_Supplied passage:_
▼
Shaanxi Key Laboratory of Intelligent Robots, Xi’an Jiaotong University, Xi’an 710049, China

^*

Author to whom correspondence should be addressed.

Appl. Sci. 2019, 9(22), 4813; https://doi.org/10.3390/app9224813

Submission received: 10 October 2019 / Revised: 1 November 2019 / Accepted: 7 November 2019 / Published: 11 November 2019

(This article belongs to the Section Mechanical Engineering)

Download

Browse Figures

Versions Notes

Abstract

:

Remaining useful life (RUL) prediction is a challenging research task in prognostics and receives extensive attention from academia to industry. This paper proposes a novel deep convolutional neural network (CNN) for RUL prediction. Unlike health indicator-based methods which require the long-term tracking of sensor data from the initial stage, the proposed network aims to utilize data from consecutive time samples at any time interval for RUL prediction. Additionally, a new kernel module for prognostics is designed where the kernels are selected automatically, which can further enhance the feature extraction ability of the network. The effectiveness of the proposed network is validated using the C-MAPSS dataset for aircraft engines provided by NASA. Compared with the state-of-the-art results on the same dataset, the prediction results demonstrate the superiority of the proposed network.
▲
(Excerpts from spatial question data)
▼
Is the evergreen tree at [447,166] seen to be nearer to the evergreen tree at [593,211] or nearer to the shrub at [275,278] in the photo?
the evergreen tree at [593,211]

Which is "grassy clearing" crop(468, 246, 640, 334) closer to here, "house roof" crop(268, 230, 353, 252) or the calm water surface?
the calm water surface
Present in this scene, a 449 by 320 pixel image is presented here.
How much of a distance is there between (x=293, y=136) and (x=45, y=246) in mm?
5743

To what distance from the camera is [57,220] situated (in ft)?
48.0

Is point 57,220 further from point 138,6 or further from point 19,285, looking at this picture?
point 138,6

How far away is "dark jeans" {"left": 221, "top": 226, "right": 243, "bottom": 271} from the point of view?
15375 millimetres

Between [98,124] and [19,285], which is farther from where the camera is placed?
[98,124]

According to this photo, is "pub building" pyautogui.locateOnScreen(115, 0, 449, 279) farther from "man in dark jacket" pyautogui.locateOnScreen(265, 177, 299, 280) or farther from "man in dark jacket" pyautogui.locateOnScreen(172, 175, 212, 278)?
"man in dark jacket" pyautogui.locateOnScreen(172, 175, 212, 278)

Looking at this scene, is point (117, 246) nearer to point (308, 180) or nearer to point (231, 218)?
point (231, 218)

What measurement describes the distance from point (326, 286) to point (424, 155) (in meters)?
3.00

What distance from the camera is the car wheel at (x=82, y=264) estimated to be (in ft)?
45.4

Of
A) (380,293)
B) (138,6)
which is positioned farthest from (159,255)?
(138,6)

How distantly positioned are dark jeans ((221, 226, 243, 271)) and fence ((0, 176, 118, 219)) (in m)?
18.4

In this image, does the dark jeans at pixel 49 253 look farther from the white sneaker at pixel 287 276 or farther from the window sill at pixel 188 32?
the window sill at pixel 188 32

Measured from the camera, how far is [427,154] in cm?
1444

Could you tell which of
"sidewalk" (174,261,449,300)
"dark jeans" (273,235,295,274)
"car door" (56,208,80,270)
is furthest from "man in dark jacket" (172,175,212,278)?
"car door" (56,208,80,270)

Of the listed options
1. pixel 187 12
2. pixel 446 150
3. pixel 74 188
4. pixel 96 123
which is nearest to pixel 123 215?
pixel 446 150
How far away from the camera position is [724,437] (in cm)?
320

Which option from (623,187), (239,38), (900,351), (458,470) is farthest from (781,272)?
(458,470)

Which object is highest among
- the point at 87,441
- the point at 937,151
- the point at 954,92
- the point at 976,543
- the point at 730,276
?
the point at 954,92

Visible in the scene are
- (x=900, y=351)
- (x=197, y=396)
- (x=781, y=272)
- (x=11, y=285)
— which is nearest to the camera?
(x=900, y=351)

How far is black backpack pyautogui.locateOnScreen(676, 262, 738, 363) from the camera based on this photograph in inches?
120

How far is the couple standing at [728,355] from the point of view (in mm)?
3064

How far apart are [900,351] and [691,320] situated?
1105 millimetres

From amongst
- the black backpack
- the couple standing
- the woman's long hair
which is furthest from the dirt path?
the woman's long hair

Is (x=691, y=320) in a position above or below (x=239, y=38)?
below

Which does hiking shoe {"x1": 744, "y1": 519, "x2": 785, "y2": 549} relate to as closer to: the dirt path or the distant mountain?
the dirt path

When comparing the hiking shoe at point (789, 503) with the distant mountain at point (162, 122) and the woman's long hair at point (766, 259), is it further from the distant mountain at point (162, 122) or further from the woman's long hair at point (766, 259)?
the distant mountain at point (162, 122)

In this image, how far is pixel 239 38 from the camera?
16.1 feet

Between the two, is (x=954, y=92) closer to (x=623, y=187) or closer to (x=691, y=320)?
▲
_Written task:_ Copy the whole text on predicting remaining useful life, word for word. You won't need the entries for anything here.

_Response:_
Shaanxi Key Laboratory of Intelligent Robots, Xi’an Jiaotong University, Xi’an 710049, China

^*

Author to whom correspondence should be addressed.

Appl. Sci. 2019, 9(22), 4813; https://doi.org/10.3390/app9224813

Submission received: 10 October 2019 / Revised: 1 November 2019 / Accepted: 7 November 2019 / Published: 11 November 2019

(This article belongs to the Section Mechanical Engineering)

Download

Browse Figures

Versions Notes

Abstract

:

Remaining useful life (RUL) prediction is a challenging research task in prognostics and receives extensive attention from academia to industry. This paper proposes a novel deep convolutional neural network (CNN) for RUL prediction. Unlike health indicator-based methods which require the long-term tracking of sensor data from the initial stage, the proposed network aims to utilize data from consecutive time samples at any time interval for RUL prediction. Additionally, a new kernel module for prognostics is designed where the kernels are selected automatically, which can further enhance the feature extraction ability of the network. The effectiveness of the proposed network is validated using the C-MAPSS dataset for aircraft engines provided by NASA. Compared with the state-of-the-art results on the same dataset, the prediction results demonstrate the superiority of the proposed network.